- TASK REQUIREMENTS:
Write the records out again, exactly as they stand below.

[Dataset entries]
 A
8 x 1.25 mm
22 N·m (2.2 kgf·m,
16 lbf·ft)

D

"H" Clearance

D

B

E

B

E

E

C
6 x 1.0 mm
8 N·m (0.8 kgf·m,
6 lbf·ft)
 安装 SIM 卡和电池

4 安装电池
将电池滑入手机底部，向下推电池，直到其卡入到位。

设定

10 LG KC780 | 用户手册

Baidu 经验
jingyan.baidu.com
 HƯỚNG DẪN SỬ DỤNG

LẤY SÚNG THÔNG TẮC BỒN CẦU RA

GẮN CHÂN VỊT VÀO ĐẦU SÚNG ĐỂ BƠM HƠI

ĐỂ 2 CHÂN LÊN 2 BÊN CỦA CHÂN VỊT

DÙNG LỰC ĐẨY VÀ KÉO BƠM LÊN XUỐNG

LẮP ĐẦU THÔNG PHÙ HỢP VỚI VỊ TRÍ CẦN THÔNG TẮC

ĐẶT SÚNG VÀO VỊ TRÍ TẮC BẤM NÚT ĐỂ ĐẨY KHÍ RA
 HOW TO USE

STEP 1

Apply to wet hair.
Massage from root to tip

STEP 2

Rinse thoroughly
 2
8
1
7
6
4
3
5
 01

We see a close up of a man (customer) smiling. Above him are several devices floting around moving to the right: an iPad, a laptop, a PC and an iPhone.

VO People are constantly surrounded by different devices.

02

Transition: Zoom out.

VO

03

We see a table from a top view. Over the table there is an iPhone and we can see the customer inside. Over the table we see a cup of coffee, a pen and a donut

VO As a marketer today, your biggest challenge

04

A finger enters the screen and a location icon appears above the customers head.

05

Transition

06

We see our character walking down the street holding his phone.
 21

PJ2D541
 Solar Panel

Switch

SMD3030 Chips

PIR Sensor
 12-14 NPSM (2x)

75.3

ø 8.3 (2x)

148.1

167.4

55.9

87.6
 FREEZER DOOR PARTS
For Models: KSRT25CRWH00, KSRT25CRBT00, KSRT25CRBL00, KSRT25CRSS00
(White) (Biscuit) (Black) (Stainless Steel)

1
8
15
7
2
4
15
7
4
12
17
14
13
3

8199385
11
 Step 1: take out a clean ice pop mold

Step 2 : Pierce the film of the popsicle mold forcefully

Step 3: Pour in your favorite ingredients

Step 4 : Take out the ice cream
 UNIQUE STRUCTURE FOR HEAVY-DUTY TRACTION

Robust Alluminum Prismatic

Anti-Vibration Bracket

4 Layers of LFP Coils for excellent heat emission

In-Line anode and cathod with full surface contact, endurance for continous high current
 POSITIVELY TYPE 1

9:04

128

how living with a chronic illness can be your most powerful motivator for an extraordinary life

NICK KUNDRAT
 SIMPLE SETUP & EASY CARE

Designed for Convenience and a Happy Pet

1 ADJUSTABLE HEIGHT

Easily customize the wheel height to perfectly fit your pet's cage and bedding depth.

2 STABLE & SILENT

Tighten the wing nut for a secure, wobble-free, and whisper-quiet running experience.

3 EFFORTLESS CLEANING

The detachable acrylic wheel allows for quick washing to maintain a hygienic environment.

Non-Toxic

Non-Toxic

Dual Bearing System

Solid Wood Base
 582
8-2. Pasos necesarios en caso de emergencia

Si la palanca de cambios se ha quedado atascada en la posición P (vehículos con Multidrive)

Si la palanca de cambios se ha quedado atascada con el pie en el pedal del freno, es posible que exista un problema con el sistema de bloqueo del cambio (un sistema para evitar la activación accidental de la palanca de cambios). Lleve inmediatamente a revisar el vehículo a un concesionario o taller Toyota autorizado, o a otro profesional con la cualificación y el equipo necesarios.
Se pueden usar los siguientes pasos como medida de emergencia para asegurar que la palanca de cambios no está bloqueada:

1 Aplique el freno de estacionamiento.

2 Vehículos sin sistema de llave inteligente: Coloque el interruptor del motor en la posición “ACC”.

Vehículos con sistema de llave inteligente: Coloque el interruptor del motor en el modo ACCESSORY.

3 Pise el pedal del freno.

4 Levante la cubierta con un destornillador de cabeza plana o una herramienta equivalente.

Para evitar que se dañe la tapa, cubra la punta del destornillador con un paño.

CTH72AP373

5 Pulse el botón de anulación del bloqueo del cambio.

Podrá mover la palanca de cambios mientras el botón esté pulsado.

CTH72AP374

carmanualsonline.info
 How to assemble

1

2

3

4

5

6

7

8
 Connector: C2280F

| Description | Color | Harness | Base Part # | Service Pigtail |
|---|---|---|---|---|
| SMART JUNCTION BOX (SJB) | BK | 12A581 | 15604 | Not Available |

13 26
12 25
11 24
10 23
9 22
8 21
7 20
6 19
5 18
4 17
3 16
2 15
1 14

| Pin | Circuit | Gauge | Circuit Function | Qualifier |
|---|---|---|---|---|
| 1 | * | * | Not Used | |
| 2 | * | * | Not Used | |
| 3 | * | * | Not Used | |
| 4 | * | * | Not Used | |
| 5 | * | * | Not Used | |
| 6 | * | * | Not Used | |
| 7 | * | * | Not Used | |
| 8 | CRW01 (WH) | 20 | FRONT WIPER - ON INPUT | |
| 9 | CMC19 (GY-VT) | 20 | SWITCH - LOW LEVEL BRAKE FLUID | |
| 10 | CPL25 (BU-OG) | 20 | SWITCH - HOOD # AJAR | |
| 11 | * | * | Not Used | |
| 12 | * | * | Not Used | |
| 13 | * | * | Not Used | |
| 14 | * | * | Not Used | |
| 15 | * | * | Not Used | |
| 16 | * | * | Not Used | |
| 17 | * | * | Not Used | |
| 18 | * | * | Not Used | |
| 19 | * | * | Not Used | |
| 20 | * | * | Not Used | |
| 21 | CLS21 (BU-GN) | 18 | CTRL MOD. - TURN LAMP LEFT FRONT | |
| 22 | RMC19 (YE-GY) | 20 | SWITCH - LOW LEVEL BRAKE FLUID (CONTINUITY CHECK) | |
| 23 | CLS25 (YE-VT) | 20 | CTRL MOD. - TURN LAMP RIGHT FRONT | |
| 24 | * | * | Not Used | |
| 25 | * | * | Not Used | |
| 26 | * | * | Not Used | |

- RESPONSE TO THIS TASK:
 A
8 x 1.25 mm
22 N·m (2.2 kgf·m,
16 lbf·ft)

D

"H" Clearance

D

B

E

B

E

E

C
6 x 1.0 mm
8 N·m (0.8 kgf·m,
6 lbf·ft)
 安装 SIM 卡和电池

4 安装电池
将电池滑入手机底部，向下推电池，直到其卡入到位。

设定

10 LG KC780 | 用户手册

Baidu 经验
jingyan.baidu.com
 HƯỚNG DẪN SỬ DỤNG

LẤY SÚNG THÔNG TẮC BỒN CẦU RA

GẮN CHÂN VỊT VÀO ĐẦU SÚNG ĐỂ BƠM HƠI

ĐỂ 2 CHÂN LÊN 2 BÊN CỦA CHÂN VỊT

DÙNG LỰC ĐẨY VÀ KÉO BƠM LÊN XUỐNG

LẮP ĐẦU THÔNG PHÙ HỢP VỚI VỊ TRÍ CẦN THÔNG TẮC

ĐẶT SÚNG VÀO VỊ TRÍ TẮC BẤM NÚT ĐỂ ĐẨY KHÍ RA
 HOW TO USE

STEP 1

Apply to wet hair.
Massage from root to tip

STEP 2

Rinse thoroughly
 2
8
1
7
6
4
3
5
 01

We see a close up of a man (customer) smiling. Above him are several devices floting around moving to the right: an iPad, a laptop, a PC and an iPhone.

VO People are constantly surrounded by different devices.

02

Transition: Zoom out.

VO

03

We see a table from a top view. Over the table there is an iPhone and we can see the customer inside. Over the table we see a cup of coffee, a pen and a donut

VO As a marketer today, your biggest challenge

04

A finger enters the screen and a location icon appears above the customers head.

05

Transition

06

We see our character walking down the street holding his phone.
 21

PJ2D541
 Solar Panel

Switch

SMD3030 Chips

PIR Sensor
 12-14 NPSM (2x)

75.3

ø 8.3 (2x)

148.1

167.4

55.9

87.6
 FREEZER DOOR PARTS
For Models: KSRT25CRWH00, KSRT25CRBT00, KSRT25CRBL00, KSRT25CRSS00
(White) (Biscuit) (Black) (Stainless Steel)

1
8
15
7
2
4
15
7
4
12
17
14
13
3

8199385
11
 Step 1: take out a clean ice pop mold

Step 2 : Pierce the film of the popsicle mold forcefully

Step 3: Pour in your favorite ingredients

Step 4 : Take out the ice cream
 UNIQUE STRUCTURE FOR HEAVY-DUTY TRACTION

Robust Alluminum Prismatic

Anti-Vibration Bracket

4 Layers of LFP Coils for excellent heat emission

In-Line anode and cathod with full surface contact, endurance for continous high current
 POSITIVELY TYPE 1

9:04

128

how living with a chronic illness can be your most powerful motivator for an extraordinary life

NICK KUNDRAT
 SIMPLE SETUP & EASY CARE

Designed for Convenience and a Happy Pet

1 ADJUSTABLE HEIGHT

Easily customize the wheel height to perfectly fit your pet's cage and bedding depth.

2 STABLE & SILENT

Tighten the wing nut for a secure, wobble-free, and whisper-quiet running experience.

3 EFFORTLESS CLEANING

The detachable acrylic wheel allows for quick washing to maintain a hygienic environment.

Non-Toxic

Non-Toxic

Dual Bearing System

Solid Wood Base
 582
8-2. Pasos necesarios en caso de emergencia

Si la palanca de cambios se ha quedado atascada en la posición P (vehículos con Multidrive)

Si la palanca de cambios se ha quedado atascada con el pie en el pedal del freno, es posible que exista un problema con el sistema de bloqueo del cambio (un sistema para evitar la activación accidental de la palanca de cambios). Lleve inmediatamente a revisar el vehículo a un concesionario o taller Toyota autorizado, o a otro profesional con la cualificación y el equipo necesarios.
Se pueden usar los siguientes pasos como medida de emergencia para asegurar que la palanca de cambios no está bloqueada:

1 Aplique el freno de estacionamiento.

2 Vehículos sin sistema de llave inteligente: Coloque el interruptor del motor en la posición “ACC”.

Vehículos con sistema de llave inteligente: Coloque el interruptor del motor en el modo ACCESSORY.

3 Pise el pedal del freno.

4 Levante la cubierta con un destornillador de cabeza plana o una herramienta equivalente.

Para evitar que se dañe la tapa, cubra la punta del destornillador con un paño.

CTH72AP373

5 Pulse el botón de anulación del bloqueo del cambio.

Podrá mover la palanca de cambios mientras el botón esté pulsado.

CTH72AP374

carmanualsonline.info
 How to assemble

1

2

3

4

5

6

7

8
 Connector: C2280F

| Description | Color | Harness | Base Part # | Service Pigtail |
|---|---|---|---|---|
| SMART JUNCTION BOX (SJB) | BK | 12A581 | 15604 | Not Available |

13 26
12 25
11 24
10 23
9 22
8 21
7 20
6 19
5 18
4 17
3 16
2 15
1 14

| Pin | Circuit | Gauge | Circuit Function | Qualifier |
|---|---|---|---|---|
| 1 | * | * | Not Used | |
| 2 | * | * | Not Used | |
| 3 | * | * | Not Used | |
| 4 | * | * | Not Used | |
| 5 | * | * | Not Used | |
| 6 | * | * | Not Used | |
| 7 | * | * | Not Used | |
| 8 | CRW01 (WH) | 20 | FRONT WIPER - ON INPUT | |
| 9 | CMC19 (GY-VT) | 20 | SWITCH - LOW LEVEL BRAKE FLUID | |
| 10 | CPL25 (BU-OG) | 20 | SWITCH - HOOD # AJAR | |
| 11 | * | * | Not Used | |
| 12 | * | * | Not Used | |
| 13 | * | * | Not Used | |
| 14 | * | * | Not Used | |
| 15 | * | * | Not Used | |
| 16 | * | * | Not Used | |
| 17 | * | * | Not Used | |
| 18 | * | * | Not Used | |
| 19 | * | * | Not Used | |
| 20 | * | * | Not Used | |
| 21 | CLS21 (BU-GN) | 18 | CTRL MOD. - TURN LAMP LEFT FRONT | |
| 22 | RMC19 (YE-GY) | 20 | SWITCH - LOW LEVEL BRAKE FLUID (CONTINUITY CHECK) | |
| 23 | CLS25 (YE-VT) | 20 | CTRL MOD. - TURN LAMP RIGHT FRONT | |
| 24 | * | * | Not Used | |
| 25 | * | * | Not Used | |
| 26 | * | * | Not Used | |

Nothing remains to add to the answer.